According to the latest analysis by the Human-Centered AI Institute at Stanford University, multiple Chinese institutions have now launched the most advanced artificial intelligence models and have surpassed their American counterparts in global distribution and application. Early in 2025, with the release of the R1 model by Deepseek, the global spotlight was on this Chinese startup. However, researchers point out that China's open-weight AI ecosystem is much larger and more complex than people might imagine.

The study shows that Alibaba's Qwen model family became the most downloaded language model family on the Hugging Face platform in September 2025, surpassing Meta's Llama. Between August 2024 and August 2025, downloads from Chinese developers accounted for 17.1%, slightly higher than the 15.8% from the United States. More notably, 63% of new fine-tuned models are based on Chinese foundational models.

Stanford researchers emphasized that Deepseek is not the only significant player. In addition to this Hangzhou-based startup, multiple Chinese organizations have publicly released high-performance models. These organizations include well-known tech giants such as Alibaba, Tencent, Baidu, Huawei, and ByteDance.

Due to U.S. restrictions on exports of the most powerful AI chips since October 2022, Chinese developers have gradually turned toward more efficient open-weight models. At the same time, the licensing terms for these models have also become more relaxed, allowing near-unlimited use and modification.

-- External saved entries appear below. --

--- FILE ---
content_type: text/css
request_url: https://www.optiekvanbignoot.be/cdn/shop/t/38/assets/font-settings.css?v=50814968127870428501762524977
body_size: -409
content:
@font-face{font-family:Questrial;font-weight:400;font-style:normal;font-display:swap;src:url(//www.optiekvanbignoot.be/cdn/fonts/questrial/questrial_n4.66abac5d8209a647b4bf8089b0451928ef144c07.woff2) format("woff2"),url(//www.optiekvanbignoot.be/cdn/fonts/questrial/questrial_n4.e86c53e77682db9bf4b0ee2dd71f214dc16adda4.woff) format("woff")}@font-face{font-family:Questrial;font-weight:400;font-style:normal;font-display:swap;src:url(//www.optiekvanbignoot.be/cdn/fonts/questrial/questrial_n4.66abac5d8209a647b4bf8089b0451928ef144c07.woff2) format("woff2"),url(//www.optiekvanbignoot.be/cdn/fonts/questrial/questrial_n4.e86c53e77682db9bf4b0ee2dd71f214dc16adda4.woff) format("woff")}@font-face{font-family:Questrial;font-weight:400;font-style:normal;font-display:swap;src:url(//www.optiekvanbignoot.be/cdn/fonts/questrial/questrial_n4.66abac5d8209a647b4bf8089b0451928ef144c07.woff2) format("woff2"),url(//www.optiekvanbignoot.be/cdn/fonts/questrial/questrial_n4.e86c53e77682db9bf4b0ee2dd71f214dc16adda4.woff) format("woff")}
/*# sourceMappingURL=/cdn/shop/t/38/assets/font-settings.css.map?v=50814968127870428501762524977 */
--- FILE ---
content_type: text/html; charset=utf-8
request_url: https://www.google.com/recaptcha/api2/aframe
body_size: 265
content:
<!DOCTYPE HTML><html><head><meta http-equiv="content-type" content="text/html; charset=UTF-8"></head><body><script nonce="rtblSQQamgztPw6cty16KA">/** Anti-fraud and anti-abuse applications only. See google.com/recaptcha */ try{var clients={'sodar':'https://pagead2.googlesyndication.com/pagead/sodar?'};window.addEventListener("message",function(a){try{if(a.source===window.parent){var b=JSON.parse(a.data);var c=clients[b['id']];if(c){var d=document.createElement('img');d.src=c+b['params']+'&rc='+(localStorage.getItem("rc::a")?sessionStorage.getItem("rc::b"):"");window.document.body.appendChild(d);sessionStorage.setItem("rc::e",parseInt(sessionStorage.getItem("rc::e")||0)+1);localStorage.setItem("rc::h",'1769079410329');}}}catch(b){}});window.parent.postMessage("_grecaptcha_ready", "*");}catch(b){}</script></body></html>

Globally, an increasing number of countries and companies are beginning to adopt Chinese open-weight models. Singapore's national AI program is building its flagship model based on Alibaba's Qwen, while the U.S. company Meta has acquired a startup that uses a Chinese open-weight model.

However, researchers also point out that security issues cannot be ignored. U.S. government tests showed that the Deepseek model is twelve times more vulnerable to attacks than similar U.S. models. Although the Chinese government's support for open AI development remains uncertain, it has consistently advocated for technological equity on the international stage.

Key Points:

1. 📈 Chinese open-weight AI models have surpassed American ones in global distribution and application, with Alibaba's Qwen becoming the most popular language model.

2. 🌍 Multiple Chinese organizations are involved in AI model development, including well-known technology companies and emerging startups.

3. 🔒 Despite the global adoption of Chinese AI models, security issues require attention, as some models show significant vulnerability to attacks.